ASSIGNED TASK:
The whole listing, pictures aside, should be reproduced exactly.

RECORDS PROVIDED:
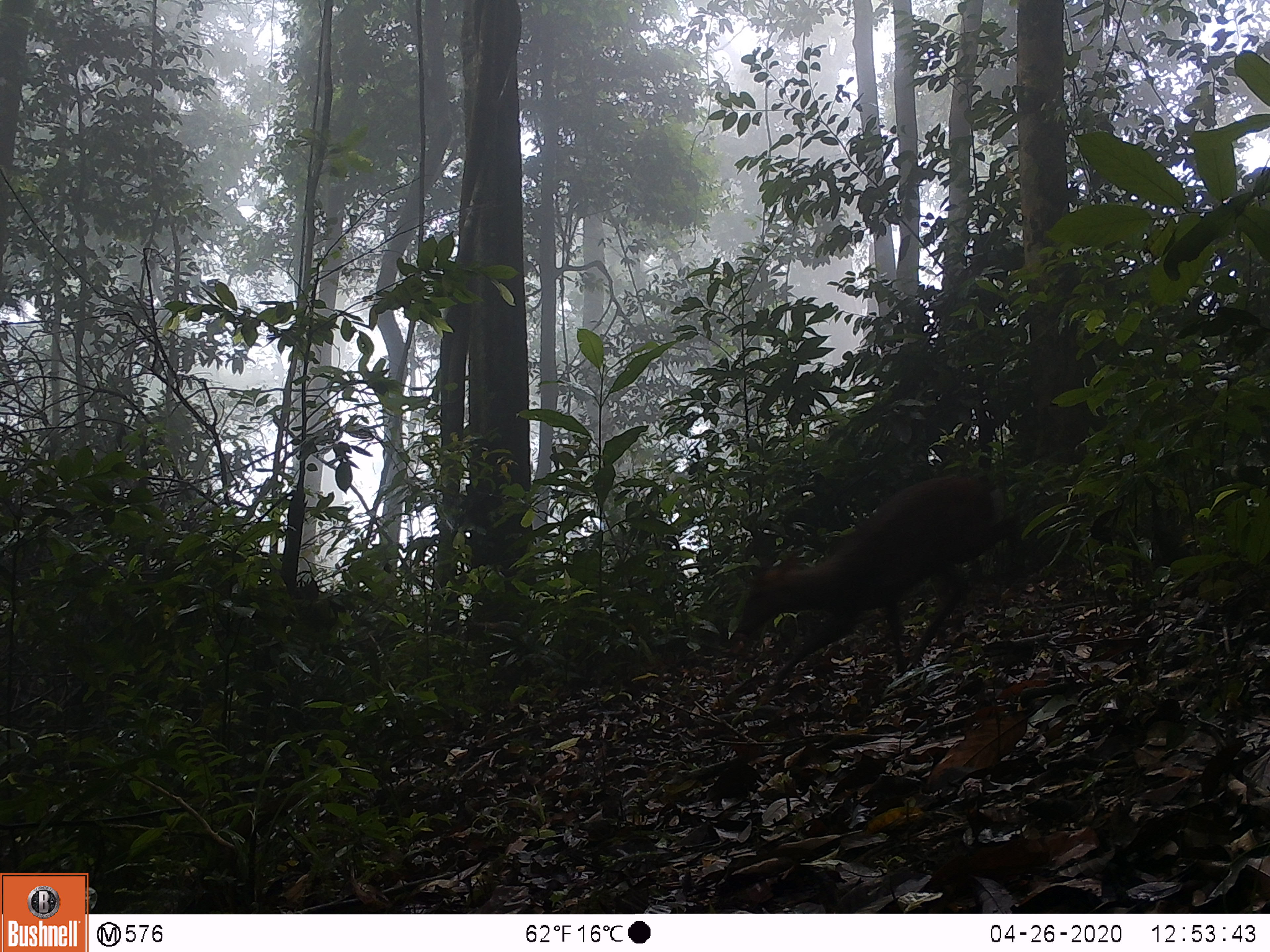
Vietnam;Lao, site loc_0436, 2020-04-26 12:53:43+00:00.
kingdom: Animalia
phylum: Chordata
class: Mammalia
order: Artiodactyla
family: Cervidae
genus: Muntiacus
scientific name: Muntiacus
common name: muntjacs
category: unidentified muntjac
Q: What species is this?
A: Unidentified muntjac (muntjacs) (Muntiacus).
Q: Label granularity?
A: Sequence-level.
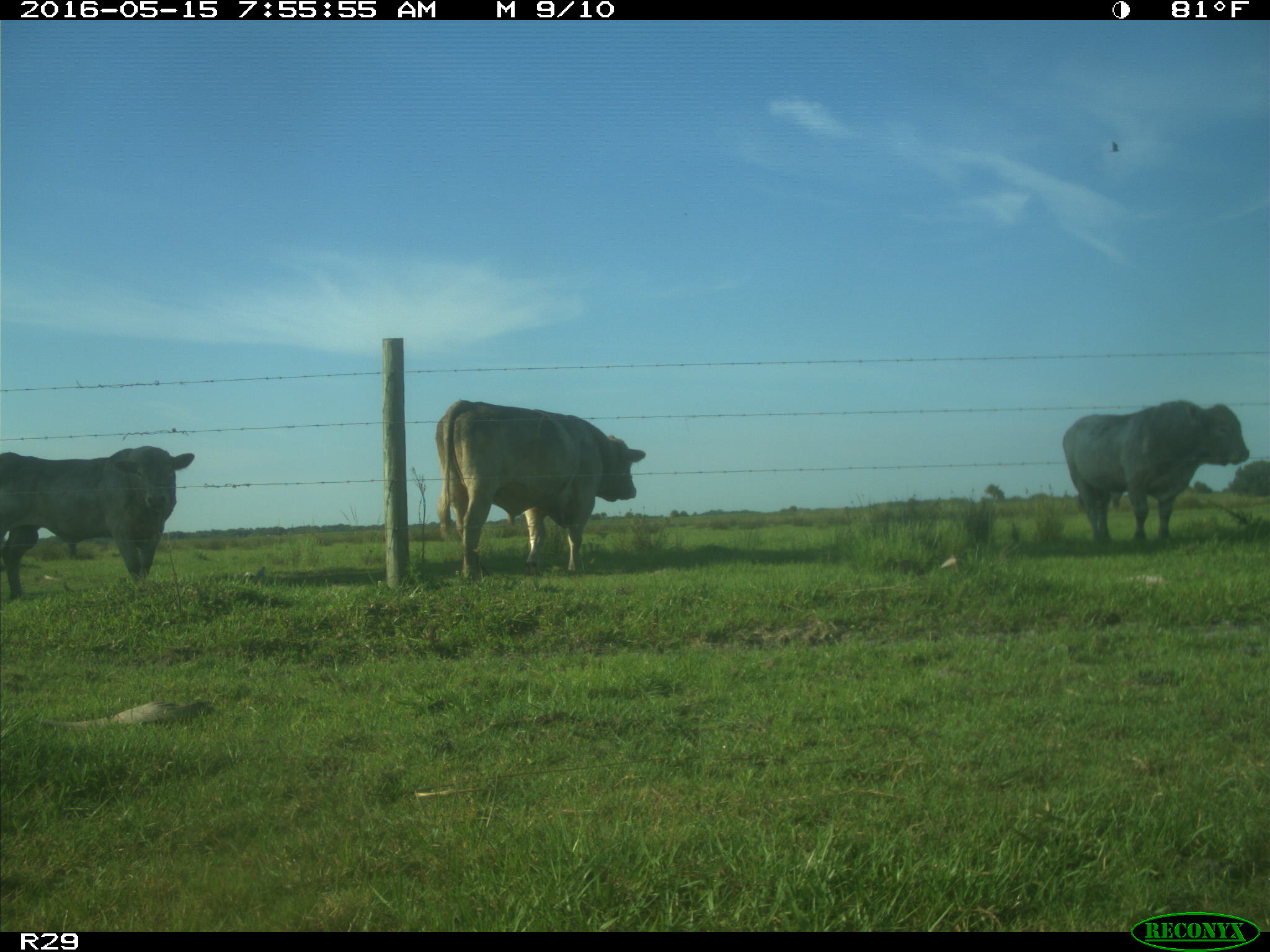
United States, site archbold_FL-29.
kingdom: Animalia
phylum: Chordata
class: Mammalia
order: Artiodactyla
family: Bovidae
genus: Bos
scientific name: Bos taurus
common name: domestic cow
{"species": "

TASK RESPONSE:
Vietnam;Lao, site loc_0436, 2020-04-26 12:53:43+00:00.
kingdom: Animalia
phylum: Chordata
class: Mammalia
order: Artiodactyla
family: Cervidae
genus: Muntiacus
scientific name: Muntiacus
common name: muntjacs
category: unidentified muntjac
Q: What species is this?
A: Unidentified muntjac (muntjacs) (Muntiacus).
Q: Label granularity?
A: Sequence-level.
United States, site archbold_FL-29.
kingdom: Animalia
phylum: Chordata
class: Mammalia
order: Artiodactyla
family: Bovidae
genus: Bos
scientific name: Bos taurus
common name: domestic cow
{"species": "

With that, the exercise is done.